Convert the lines from the one containing "Is point (959, 673)" through the end of the rows into a JSON list of strings, one string per line, leaving out blank lines.

Stored data ▸
§ §

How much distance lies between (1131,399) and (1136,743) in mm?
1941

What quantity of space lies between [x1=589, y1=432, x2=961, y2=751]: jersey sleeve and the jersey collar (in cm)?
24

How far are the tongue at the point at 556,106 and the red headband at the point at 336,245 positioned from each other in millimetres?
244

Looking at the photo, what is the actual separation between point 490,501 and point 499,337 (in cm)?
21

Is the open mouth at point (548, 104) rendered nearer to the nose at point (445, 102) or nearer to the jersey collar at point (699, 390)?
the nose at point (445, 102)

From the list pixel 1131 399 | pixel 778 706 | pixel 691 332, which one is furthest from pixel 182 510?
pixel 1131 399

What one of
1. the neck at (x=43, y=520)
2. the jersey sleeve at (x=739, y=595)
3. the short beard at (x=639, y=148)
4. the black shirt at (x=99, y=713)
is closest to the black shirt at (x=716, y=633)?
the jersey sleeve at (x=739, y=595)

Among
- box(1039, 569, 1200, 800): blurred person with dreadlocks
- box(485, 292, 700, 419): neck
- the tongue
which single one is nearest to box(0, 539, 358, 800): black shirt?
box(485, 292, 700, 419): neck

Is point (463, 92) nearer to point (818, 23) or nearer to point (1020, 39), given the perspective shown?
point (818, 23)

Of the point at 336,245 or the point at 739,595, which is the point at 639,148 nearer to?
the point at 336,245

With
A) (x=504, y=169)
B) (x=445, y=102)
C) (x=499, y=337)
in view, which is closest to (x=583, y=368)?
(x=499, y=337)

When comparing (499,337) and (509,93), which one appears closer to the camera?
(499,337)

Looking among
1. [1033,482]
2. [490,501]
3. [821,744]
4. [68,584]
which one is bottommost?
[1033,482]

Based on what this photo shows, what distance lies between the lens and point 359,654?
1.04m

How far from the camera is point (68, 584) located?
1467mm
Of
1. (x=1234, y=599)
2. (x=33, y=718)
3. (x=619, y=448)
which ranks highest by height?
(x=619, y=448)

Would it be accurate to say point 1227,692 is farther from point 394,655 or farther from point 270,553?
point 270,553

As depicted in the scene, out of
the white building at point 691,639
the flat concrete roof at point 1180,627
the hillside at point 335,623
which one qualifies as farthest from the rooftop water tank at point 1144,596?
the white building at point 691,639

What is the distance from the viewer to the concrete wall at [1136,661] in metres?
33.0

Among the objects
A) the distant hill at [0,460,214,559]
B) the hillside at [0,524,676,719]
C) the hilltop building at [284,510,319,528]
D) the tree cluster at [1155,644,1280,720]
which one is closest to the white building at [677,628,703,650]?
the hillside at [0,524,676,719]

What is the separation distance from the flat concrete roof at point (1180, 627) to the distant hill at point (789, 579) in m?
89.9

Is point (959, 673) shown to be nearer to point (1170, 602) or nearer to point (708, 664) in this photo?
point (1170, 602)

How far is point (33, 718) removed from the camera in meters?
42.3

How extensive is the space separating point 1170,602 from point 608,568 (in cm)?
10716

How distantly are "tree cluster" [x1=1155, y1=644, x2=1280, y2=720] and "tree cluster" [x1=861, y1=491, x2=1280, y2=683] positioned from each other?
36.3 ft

§ §

Solution to the problem ▸
[
  "Is point (959, 673) shown to be nearer to point (1170, 602) or nearer to point (708, 664) in this photo?",
  "point (1170, 602)",
  "How far is point (33, 718) removed from the camera in meters?",
  "42.3",
  "How extensive is the space separating point 1170,602 from point 608,568 (in cm)?",
  "10716",
  "How distantly are \"tree cluster\" [x1=1155, y1=644, x2=1280, y2=720] and \"tree cluster\" [x1=861, y1=491, x2=1280, y2=683] positioned from each other?",
  "36.3 ft"
]